‘Small army’ of 100 conservators volunteer to restore Glasgow School of Art
School’s board vows to rebuild Charles Rennie Mackintosh’s fire-ravaged library
By Emily Sharpe. Web only
Published online: 26 May 2014
More than 100 conservators are standing by to lend their expertise following Friday’s devastating fire at the Charles Rennie Mackintosh-designed Glasgow School of Art. The response from volunteers to save the school came “with amazing speed and generosity of spirit”, says Alison Richmond, the chief executive of Icon, the UK-based Institute for Conservation.
Conservators from the UK and abroad answered a social media call for help from within 24 hours of the blaze that destroyed the school's famous art nouveau library. The volunteers include managers and coordinators, conservators trained in disaster response, archivists, conservators of paper, paintings, textiles and stone. “We have people offering to source freezers, drying facilities and secure storage for collections,” Richmond says, adding that some volunteers are familiar with the building and its collection. “We have this small army of expert helpers and are standing by.”

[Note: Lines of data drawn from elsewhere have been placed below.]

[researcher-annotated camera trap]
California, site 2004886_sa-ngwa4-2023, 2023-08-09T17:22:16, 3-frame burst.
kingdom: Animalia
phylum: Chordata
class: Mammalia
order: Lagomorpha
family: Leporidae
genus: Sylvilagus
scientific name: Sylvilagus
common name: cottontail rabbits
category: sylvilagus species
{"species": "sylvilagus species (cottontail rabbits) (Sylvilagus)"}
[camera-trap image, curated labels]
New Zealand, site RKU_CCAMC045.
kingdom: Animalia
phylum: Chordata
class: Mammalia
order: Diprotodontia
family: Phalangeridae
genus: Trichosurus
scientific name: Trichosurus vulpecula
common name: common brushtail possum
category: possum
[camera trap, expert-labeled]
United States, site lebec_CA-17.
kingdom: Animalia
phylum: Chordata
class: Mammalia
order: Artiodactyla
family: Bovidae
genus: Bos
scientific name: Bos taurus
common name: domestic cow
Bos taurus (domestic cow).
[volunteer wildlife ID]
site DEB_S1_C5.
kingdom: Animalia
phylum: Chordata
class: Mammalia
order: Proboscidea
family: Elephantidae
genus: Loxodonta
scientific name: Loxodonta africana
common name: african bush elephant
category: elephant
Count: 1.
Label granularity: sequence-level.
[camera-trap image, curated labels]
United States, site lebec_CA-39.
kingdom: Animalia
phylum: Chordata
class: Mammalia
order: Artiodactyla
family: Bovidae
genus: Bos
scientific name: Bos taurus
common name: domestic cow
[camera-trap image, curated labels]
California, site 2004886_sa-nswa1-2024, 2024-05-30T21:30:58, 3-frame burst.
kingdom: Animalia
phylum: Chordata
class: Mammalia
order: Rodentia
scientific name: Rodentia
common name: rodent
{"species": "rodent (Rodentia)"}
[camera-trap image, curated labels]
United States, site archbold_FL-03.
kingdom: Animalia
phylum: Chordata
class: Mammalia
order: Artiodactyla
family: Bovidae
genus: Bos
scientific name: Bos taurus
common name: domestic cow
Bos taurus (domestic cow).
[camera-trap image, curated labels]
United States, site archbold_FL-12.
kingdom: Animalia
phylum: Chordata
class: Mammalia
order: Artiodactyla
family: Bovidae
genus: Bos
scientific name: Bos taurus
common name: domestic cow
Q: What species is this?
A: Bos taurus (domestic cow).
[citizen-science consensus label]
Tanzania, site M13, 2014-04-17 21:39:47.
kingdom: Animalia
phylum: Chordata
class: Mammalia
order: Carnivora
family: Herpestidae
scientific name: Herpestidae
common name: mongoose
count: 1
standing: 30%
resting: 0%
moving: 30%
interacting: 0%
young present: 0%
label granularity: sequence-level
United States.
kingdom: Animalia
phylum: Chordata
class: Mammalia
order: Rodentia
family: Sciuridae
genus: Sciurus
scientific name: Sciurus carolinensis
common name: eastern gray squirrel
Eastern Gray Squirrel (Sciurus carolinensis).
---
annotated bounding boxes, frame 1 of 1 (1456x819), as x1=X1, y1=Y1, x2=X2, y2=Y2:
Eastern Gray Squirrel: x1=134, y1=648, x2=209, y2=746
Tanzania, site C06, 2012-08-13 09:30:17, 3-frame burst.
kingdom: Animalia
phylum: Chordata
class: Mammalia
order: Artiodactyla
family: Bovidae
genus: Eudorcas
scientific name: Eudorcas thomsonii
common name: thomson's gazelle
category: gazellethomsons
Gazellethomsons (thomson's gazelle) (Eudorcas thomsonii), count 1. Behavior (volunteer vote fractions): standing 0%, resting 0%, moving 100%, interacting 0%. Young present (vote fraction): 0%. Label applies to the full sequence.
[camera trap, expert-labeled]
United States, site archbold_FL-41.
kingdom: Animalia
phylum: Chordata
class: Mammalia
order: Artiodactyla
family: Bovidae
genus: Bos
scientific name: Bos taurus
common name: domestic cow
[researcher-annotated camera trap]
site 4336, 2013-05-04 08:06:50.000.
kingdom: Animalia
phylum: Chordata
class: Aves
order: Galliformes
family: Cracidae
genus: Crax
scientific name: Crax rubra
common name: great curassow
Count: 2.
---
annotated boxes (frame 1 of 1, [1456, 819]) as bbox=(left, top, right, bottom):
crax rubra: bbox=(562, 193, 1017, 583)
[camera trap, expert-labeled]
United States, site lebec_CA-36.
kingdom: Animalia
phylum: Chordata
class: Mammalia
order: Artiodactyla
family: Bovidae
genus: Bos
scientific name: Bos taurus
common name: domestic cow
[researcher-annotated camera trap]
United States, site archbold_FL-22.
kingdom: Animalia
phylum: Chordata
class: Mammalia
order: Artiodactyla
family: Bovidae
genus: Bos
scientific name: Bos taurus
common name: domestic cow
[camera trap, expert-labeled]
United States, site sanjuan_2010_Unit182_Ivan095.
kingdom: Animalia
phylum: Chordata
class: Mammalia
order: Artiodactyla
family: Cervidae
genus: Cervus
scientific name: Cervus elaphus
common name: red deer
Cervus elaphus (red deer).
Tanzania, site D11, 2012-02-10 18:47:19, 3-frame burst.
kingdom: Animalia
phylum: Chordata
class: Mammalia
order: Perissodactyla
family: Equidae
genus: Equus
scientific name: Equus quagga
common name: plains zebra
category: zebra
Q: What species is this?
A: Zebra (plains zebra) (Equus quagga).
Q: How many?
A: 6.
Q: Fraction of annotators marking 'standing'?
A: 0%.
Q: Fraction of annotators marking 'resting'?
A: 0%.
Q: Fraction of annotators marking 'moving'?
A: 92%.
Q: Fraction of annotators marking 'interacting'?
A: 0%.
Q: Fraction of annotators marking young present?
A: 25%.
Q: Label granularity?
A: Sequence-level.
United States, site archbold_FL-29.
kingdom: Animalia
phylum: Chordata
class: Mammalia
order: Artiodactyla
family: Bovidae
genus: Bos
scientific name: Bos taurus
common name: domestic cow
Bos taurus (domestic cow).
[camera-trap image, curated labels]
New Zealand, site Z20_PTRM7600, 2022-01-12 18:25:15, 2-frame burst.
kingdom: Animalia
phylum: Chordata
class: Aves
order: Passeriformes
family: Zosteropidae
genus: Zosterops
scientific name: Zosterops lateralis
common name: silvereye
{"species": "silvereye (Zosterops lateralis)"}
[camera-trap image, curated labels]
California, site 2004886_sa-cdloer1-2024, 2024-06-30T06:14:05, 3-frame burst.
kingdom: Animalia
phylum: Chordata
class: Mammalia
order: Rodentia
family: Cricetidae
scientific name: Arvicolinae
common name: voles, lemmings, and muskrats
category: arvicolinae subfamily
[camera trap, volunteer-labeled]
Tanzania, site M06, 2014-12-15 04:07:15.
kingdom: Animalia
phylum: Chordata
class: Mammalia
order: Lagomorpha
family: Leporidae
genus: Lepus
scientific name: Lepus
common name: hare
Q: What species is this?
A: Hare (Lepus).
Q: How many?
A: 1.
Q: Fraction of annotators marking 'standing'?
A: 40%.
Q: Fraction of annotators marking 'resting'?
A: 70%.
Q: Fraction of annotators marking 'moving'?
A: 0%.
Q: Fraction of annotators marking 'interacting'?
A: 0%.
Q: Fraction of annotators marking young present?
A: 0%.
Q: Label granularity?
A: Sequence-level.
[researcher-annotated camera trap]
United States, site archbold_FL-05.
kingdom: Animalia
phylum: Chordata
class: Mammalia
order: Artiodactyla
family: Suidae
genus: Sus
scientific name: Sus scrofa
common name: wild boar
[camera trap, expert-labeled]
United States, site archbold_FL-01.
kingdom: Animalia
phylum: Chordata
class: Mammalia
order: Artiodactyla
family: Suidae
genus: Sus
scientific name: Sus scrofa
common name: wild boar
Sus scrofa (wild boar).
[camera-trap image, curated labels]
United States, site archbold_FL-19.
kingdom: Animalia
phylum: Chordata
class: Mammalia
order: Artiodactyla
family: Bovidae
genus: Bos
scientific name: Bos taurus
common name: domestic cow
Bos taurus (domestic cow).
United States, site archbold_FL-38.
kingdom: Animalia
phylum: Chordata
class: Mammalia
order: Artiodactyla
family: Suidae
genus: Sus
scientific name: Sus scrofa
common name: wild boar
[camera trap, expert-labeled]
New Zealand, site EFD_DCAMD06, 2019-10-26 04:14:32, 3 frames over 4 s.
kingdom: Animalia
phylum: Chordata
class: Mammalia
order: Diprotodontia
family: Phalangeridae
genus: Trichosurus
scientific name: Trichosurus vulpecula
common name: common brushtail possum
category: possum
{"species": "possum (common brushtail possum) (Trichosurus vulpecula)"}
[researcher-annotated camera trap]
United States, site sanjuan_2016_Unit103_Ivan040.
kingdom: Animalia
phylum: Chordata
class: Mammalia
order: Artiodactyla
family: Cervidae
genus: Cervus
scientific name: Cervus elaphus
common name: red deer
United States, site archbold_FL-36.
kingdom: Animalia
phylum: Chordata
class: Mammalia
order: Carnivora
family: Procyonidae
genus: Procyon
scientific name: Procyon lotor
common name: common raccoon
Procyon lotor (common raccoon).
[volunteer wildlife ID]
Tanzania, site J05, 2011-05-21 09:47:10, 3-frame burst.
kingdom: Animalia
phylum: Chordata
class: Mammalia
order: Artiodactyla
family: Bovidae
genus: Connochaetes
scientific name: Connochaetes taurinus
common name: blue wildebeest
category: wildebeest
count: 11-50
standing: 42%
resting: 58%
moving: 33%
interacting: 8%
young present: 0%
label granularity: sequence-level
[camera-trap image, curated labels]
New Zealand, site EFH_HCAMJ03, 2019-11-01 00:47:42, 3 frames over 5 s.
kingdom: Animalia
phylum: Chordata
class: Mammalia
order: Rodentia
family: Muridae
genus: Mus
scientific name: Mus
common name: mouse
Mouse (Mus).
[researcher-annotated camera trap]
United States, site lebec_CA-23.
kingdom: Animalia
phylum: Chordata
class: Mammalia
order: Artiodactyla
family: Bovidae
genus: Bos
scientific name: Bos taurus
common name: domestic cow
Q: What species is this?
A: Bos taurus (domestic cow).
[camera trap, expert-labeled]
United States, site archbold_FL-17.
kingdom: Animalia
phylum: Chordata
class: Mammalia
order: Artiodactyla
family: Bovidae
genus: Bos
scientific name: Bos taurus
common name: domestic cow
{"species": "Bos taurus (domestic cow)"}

Retrieving items from the archive and collection that are in need of immediate conservation is the first priority, says the school’s director Tom Inns. Following this, works by students will be recovered and will receive conservation treatment if needed.
The school’s elegant library, an Arts and Crafts masterpiece designed as part of an extension by Mackinstosh that opened in 1909, unfortunately could not be saved. The library was especially vulnerable because of the 100-year-old wood used throughout the room.
While the chairman of the school’s board of governors, Muriel Gray, called the loss of the library an “enormous blow”, she says that an inspection on Saturday showed that the majority of the Mackintosh Building is still intact and that the damage is “considerably less than we dreaded”. The Scottish Fire and Rescue Service said that more than 90% of the structure was viable and that up to 70% of the contents had been saved, according to the BBC. “The joy that our archives are safe combines with the delight in seeing most of our beloved building bruised and battered but most certainly not destroyed,” Gray says.
Gray says that the school intends to rebuild the library. “Mackintosh was not famous for working in precious materials. It was his vision that was precious and we are confident that we can recreate what was lost as faithfully as possible,” she says.
The UK government has also offered its support towards the restoration, with Danny Alexander, the chief secretary to the treasury, pledging “in the millions, if necessary”.